Many times, I’m sure, you’ve read Barney Google and Snuffy Smith and said, “Jus’ whar in tarnation do these folks live, anyhow?” Well, today’s installment answers that question.

The various names of a long sandwich on Italian bread (sub, hero, grinder, hoagie, what have you) have long been the example used when discussing dialectical variations in American English, but I’d argue that the nationwide advent of Subway has killed off most of the variants. In my mind, the most prominent remaining geographical tip-off terms are those used for soft drinks: do you say “pop”, “soda”, or “coke”?

Now, I grew up in Buffalo, New York, which is pop country. I remember going to Los Angeles when I was a kid and asking for a pop at a restaurant, which utterly baffled our waiter. I went to college in soda-land, with a lot of kids from New York City, and had the pop beaten out of me by relentless verbal abuse, but I still get excited when I see it used in print. Even if, you know, it’s being used by toothless, semiliterate hillbillies.

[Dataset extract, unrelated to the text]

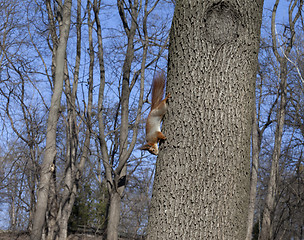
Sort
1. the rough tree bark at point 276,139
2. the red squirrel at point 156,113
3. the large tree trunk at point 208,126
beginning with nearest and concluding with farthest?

Anyway, the first thing I did when I saw this comic was to go to the alarmingly well researched county-by-county map at As you can see, the only traditionally hillbilly-populated areas that fall into the pop zone lie in a relatively restricted corner at the north end of the Appalachians: West Virginia, western Virginia, eastern Kentucky, and western Pennsylvania (affectionately known by its inhabitants as “Pennsyltucky”). So there you have it, America: we’ve used linguistic science to narrow down the true location of Hootin’ Holler, which we can now thankfully avoid.

I like the fact that printed matter in Barney Google and Snuffy Smith, like the sign in the first panel, is written in the exact same wacky mangled spelling as the word balloons. I’d also like to note that just about every word balloon ends in two exclamation points. If anyone actually gets excited, look out!

Also, while we’re getting all linguistic, I’d like to revisit a comment I made in my last B.B. & S.S. entry, in which I remarked that Whar Th’ Boys Are would be a good beach movie for hillbillies or pirates. Upon further reflection, it seems clear to me that the pirate version would be Whar Th’ Boys Be.

In today’s alarming search engine query, we have a lonely Web-surfing pervert who likes mature, professional women, evidenced by his plugging “+’sally forth’ +nude” into AltaVista.